Keywords: Pseudomonas aeruginosa. Antimicrobial resistance. Outcome.
RESUMO
INTRODUÇÃO: Pseudomonas aeruginosa é uma importante causa de pneumonia associada à ventilação mecânica (PAV) e exibe altas taxas de resistência a vários antimicrobianos. Os carbapenens são usualmente as drogas de escolha para esse microorganismo. Contudo, a resistência a carbapenens tem crescido entre essas amostras em todo o mundo. A presença de metalo- β-lactamase (MBL) tem sido apontado como um importante mecanismo de resistência nessas cepas. Nenhum estudo prévio avaliou desfechos clínicos de infecções respiratórias causadas por essas amostras
MÉTODOS: Nosso grupo analisou a epidemiologia e evolução clínica de episódios de PAV causada por P. aeruginosa resistente a imipenem. Um total de vinte e nove isolados clínicos de Pseudomonas aeruginosa resistente a carbapenem foram avaliados quanto à presença de genes para metalo-β-lactamase (MBL).

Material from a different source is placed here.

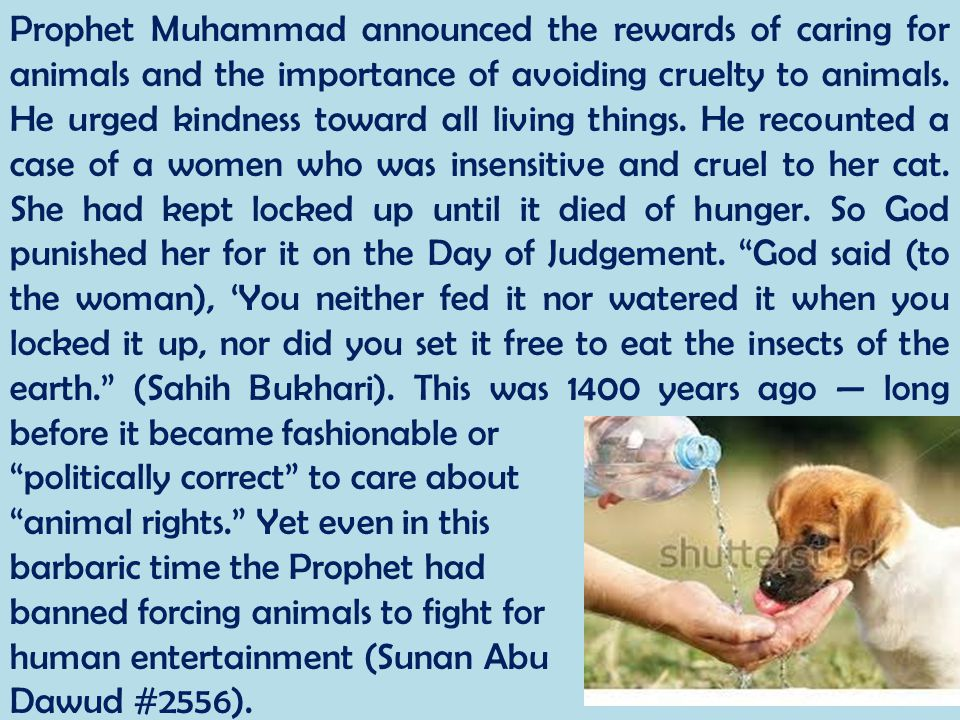 Prophet Muhammad announced the rewards of caring for animals and the importance of avoiding cruelty to animals. He urged kindness toward all living things. He recounted a case of a women who was insensitive and cruel to her cat. She had kept locked up until it died of hunger. So God punished her for it on the Day of Judgement. God said (to the woman), 'You neither fed it nor watered it when you locked it up, nor did you set it free to eat the insects of the earth. (Sahih Bukhari). This was 1400 years ago — long before it became fashionable or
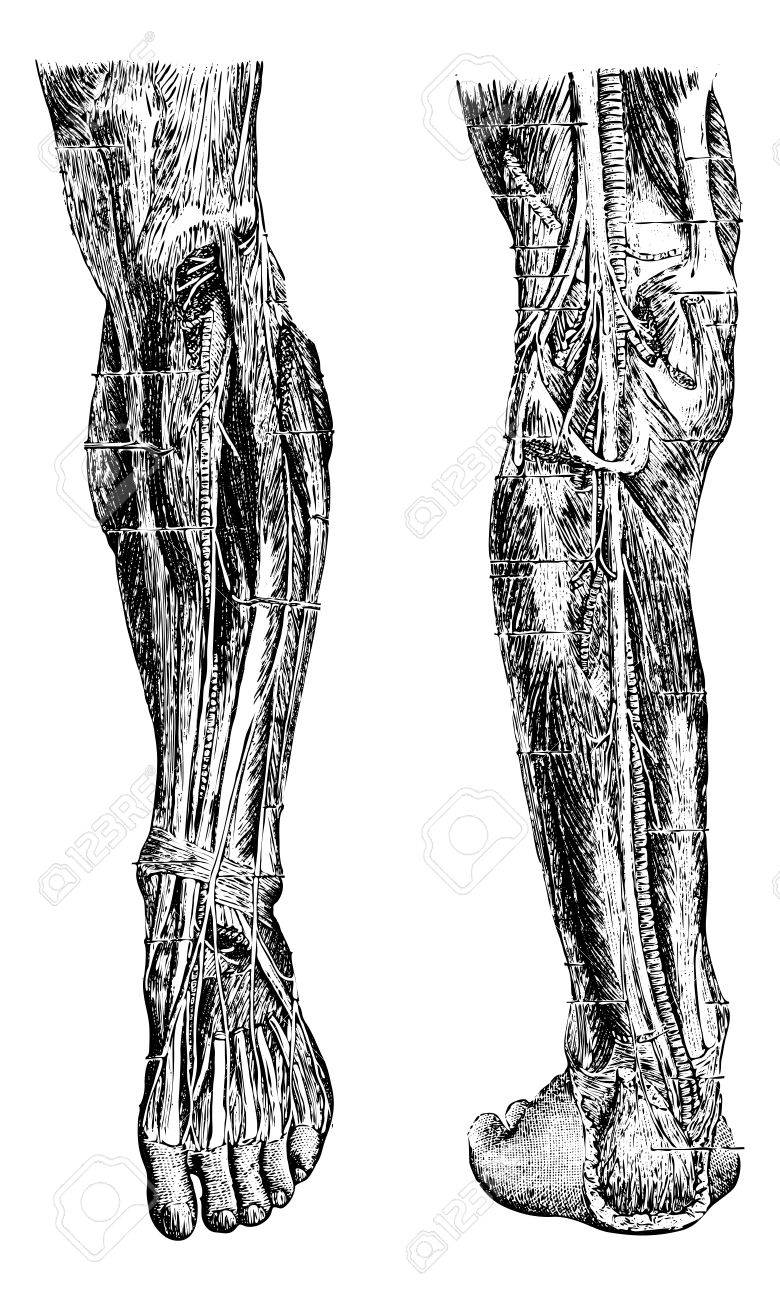 Human Leg, Showing Deep Anterior Region (left), And Deep Posterior ...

RESULTADOS: Variáveis clínicas e demográficas foram similares entre o grupo produtor de SPM-1 e o não-produtor. Cinco (17,2%) isolados foram positivos para blaSPM-1. Nenhum outro gene para MBL foi encontrado. Todos os pacientes foram tratados com polimixina B. A mortalidade relacionada à infecção foi de 40% e 50% respectivamente para os isolados produtores de SPM-1 e não-produtores de SPM-1.

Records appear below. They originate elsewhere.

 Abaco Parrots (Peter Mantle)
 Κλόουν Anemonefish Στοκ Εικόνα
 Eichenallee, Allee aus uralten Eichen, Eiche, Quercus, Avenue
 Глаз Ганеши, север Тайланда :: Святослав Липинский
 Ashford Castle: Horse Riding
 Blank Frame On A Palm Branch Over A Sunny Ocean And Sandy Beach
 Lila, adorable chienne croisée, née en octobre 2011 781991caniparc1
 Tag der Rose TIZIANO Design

CONCLUSÕES: Nao houve diferença entre os dados epidemiológicos e a evolução clínica entre os dois grupos.
Palavras-chaves: Pseudomonas aeruginosa. Resistência antimicrobiana. Desfecho.
INTRODUCTION
Pseudomonas aeruginosa exhibits high rates of resistance to several antimicrobial drugs. The carbapenems are usually the drugs that provide the best coverage against this microorganism. However, the carbapenem resistance has increased among these strains1. The presence of metallo-β-lactamases (MBL) has been pointed out as a major mechanism of this resistance2, 3.
The São Paulo Metallo-β-lactamase (SPM-1) was described in São Paulo, in 2001. Since then, a SPM-1-producing endemic clone has been predominantly reported in several regions in Brazil4, 5. Its prevalence among carbapenem-resistant Pseudomonas aeruginosa (CRPA) isolates has reached rates of 34.8%5. However, the clinical outcome of these infections compared with infections caused by non-SPM-1-harboring isolates has not been reported6, 7. Indeed, to our knowledge, no previous study has specifically addressed outcomes of respiratory tract infections caused by these strains.
The present study aimed to investigate the prevalence of blaSPM-1 gene among imipenem-resistantPseudomonas aeruginosa responsible for episodes of ventilator-associated pneumonia (VAP), as well as the clinical outcomes of these infections compared with episodes of VAP caused by non-SPM-1-producing isolates.
METHODS
This study was carried out at Hospital São Paulo, a 750-bed teaching hospital in São Paulo, Brazil. It was designed to assess the clinical outcome of patients with ventilator-associated pneumonia (VAP) caused by imipenem-resistant SPM-1-producing Pseudomonas aeruginosa. All adult patients for whom respiratory tract cultures had grown CRPA from January 1, 2004 to December 31, 2006 and had received a diagnosis of VAP were eligible for inclusion in the study. Only the first episode of pneumonia was included. Polymicrobial VAPs were excluded. All episodes fulfilled the criteria for nosocomial infection as defined by the Centers for Disease Control and Prevention (CDC).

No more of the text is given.